In the future, considerable medical, epidemiological, and public policy research will be required to properly address the issue of driving and epilepsy. Current problems arise mainly from gaps in knowledge regarding driving risks for people with seizures and deficiencies in established methods of regulation, both of which also present opportunities for scientific research and public policy change. Furthermore, addressing the concerns associated with driving and epilepsy has the potential to serve as a model for dealing with similar, complex public health problems involving medical, social, and legal disciplines. There are several topics that warrant further study and investigation. For instance, as mentioned, although currently the seizure-free interval is considered the best predictor of risk for driving with epilepsy, other mitigating or modifying factors, as listed in Tables 1 and 2, can contribute to the decision for licensing (7); these variables merit further careful scientific analysis. Also, the effects of mandatory physician reporting as well as regulatory tools need to be investigated and better understood to assure that optimal standards are met, while not unnecessarily limiting patient freedom and opportunity. The needed research will require well-designed, prospective, and large population-based studies, using centralized databases. Some relevant databases exist (5), but generally those that are available have not been specifically designed or implemented to effectively address questions of driving risks and restrictions; thus, they are limited in utility. Potentially, appropriate databases also could monitor the ongoing effectiveness of regulatory policies on public safety and permit comparisons of varying state regulations and policies (5).

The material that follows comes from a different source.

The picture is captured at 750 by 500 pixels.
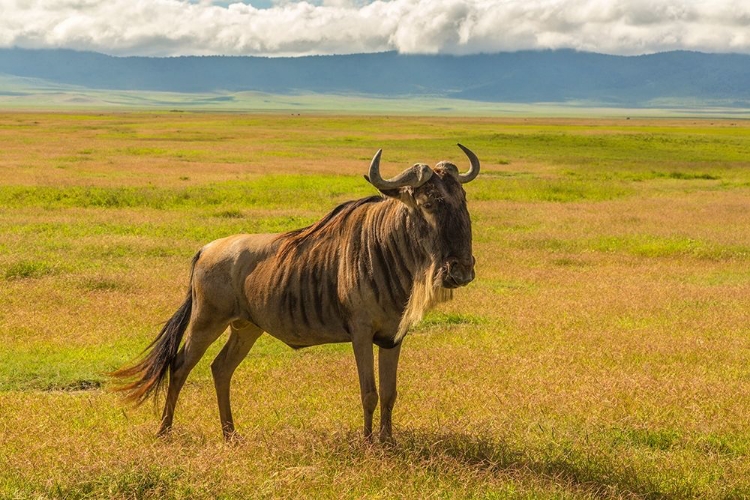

Promotion of public safety and transportation for people with seizures require good and reliable alternatives to driving an automobile. Some individuals with seizures will never meet the criteria to drive, and no society seeks to license individuals with uncontrolled epilepsy, who are at high risk of having a driving accident. Therefore, a good goal for any community would be to improve public transportation and other alternatives, including state subsidized taxi services. In addition, future technological advances may help the development of so-called “smart cars” that do not require a driver for guidance or control. Finally, physicians will need to continue to work both individually and collectively through professional organizations to improve regulations for drivers with epilepsy and seizures. Involved and knowledgeable professionals can help define best practices through evidence-based guideline development and can advocate for patients’ welfare. On an individual basis, physicians can provide informed opinions and constructive criticisms to regulators and policymakers as well as to patients and their families. Volunteering to serve on review panels at local state and federal levels can help assure that the policies are fair and applied reasonably. To be most effective and helpful to patients, physicians will need to remain knowledgeable and engaged at all levels.